Gold outlook remains bullish with more room for fresh long positions now – ANZ
With gold now angling for a renewed push above $5,200, ANZ continues to argue for a more bullish rhetoric for the precious metal amid recent developments. Most of the overarching themes underpinning gold have been the same since last year, but ANZ is adding one more to the list. That being a “less crowded” investor positioning after the late January profit-taking round.The firm notes that:”Underlying fundamentals remain intact, as accommodative monetary policy has room to extend through to Q4 2026. We now expect the Fed to resume cuts in Q2 – likely June – and to add another cut in Q4, bringing the terminal rate down to 3% from the current 3.75%. This trajectory will support non-yielding gold.Renewed geopolitical tensions between the US and Iran are set to revive haven demand for gold. And ongoing Russia-Ukraine talks suggest persistent volatility in the geopolitical backdrop. Economic risks linger, with markets yet to see the effects of increased US tariffs; and financial risks are mounting amid concerns around the AI-driven equity rally..Amid these uncertainties, we believe gold remains a compelling hedge against market risks. Investor positioning is less crowded after the latest profit taking, leaving ample room for investors to build fresh long positions.” This article was written by Justin Low at investinglive.com. 🔗 Source 💡 DMK Insight Gold’s potential push above $5,200 could signal a significant shift in market sentiment. With ANZ’s bullish stance, traders need to consider the implications of ongoing economic uncertainties, particularly inflation and geopolitical tensions, which have historically driven gold prices higher. If gold breaks this key level, it could trigger a wave of buying, especially among institutional investors looking for safe-haven assets. Watch for resistance around $5,200; a sustained move above could lead to further upside, possibly testing previous highs.
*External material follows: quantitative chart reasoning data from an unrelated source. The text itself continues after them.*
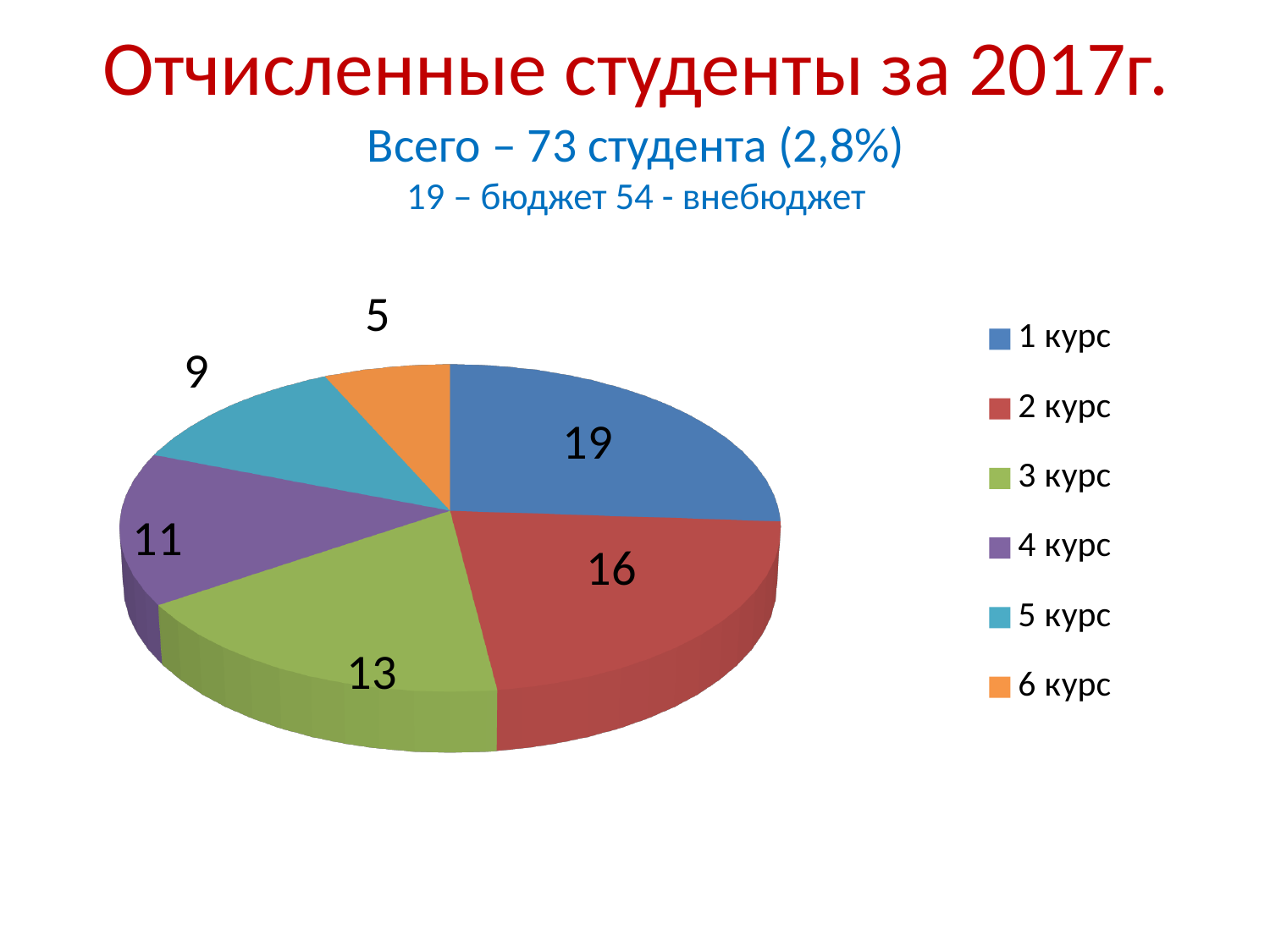
What is the value for 6 курс? 5 What is the value for 5 курс? 9 What is the value for 3 курс? 13 Which course has the smallest slice of the pie? 6 курс What is the difference between the values for 1 курс and 2 курс? 3 Which is larger, the value for 3 курс or the value for 5 курс? 3 курс How many students were expelled from 1 курс? 19 What is the difference between the values for 4 курс and 6 курс? 6 What type of chart is shown on the slide? pie chart What is the total of all slices in the pie chart? 73 Which course has the largest slice of the pie? 1 курс How many categories does the legend list? 6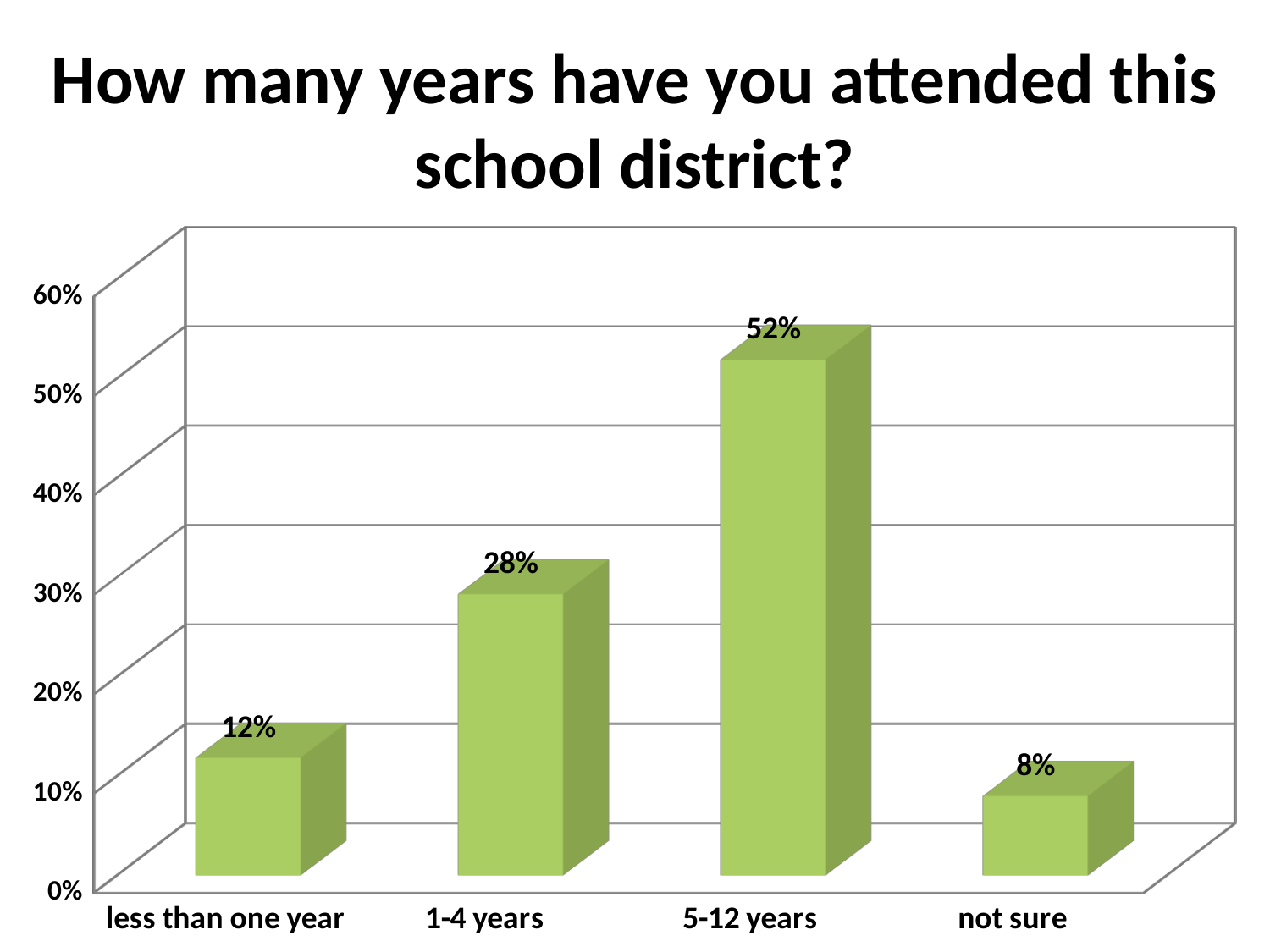
What is the value for the 'not sure' category? 8% How many categories are shown on the x axis? 4 What kind of chart is shown on the slide? bar chart What is the difference between the values for 'less than one year' and 'not sure'? 4% Which is larger, the value for '1-4 years' or the value for 'less than one year'? 1-4 years What is the difference between the values for '5-12 years' and '1-4 years'? 24% Which category has the lowest value? not sure Is the value for '5-12 years' greater or less than 50%? greater What percentage of respondents answered 'less than one year'? 12% What percentage of respondents have attended the school district for 5-12 years? 52% What is the value shown for the '1-4 years' category? 28% Which category has the highest value? 5-12 years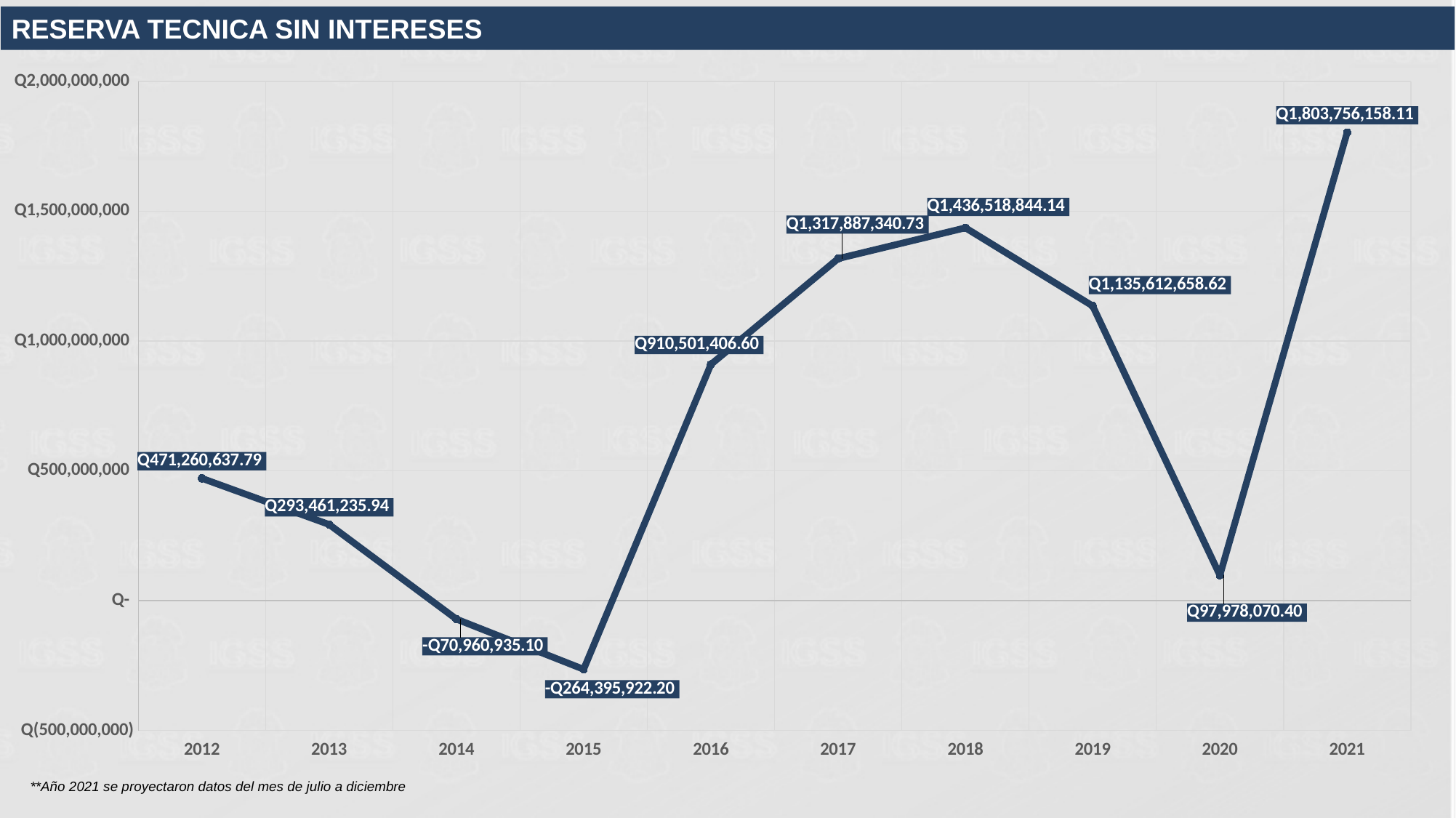
What is the difference between the values for 2018 and 2017? Q118,631,503.41 Which year has the lowest value? 2015 Which year has the highest value? 2021 What is the value for 2015? -Q264,395,922.20 What is the value for 2017? Q1,317,887,340.73 How many years are plotted on the chart? 10 What is the difference between the values for 2012 and 2013? Q177,799,401.85 What is the value for 2020? Q97,978,070.40 Do the values rise or fall from 2012 to 2015? Fall What is the value for 2021? Q1,803,756,158.11 What kind of chart is shown? Line chart Which is larger, the value for 2016 or the value for 2019? 2019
On the flip side, if gold fails to maintain this momentum, it might lead to a quick sell-off, especially if broader market conditions shift towards risk-on sentiment. Keep an eye on related assets like silver and mining stocks, as they often follow gold’s lead. Monitoring the daily chart for volume spikes around this level will be crucial to gauge trader sentiment and potential breakout strength. 📮 Takeaway Watch for gold’s movement above $5,200; a breakout could lead to significant buying pressure, while failure to hold may trigger a sell-off.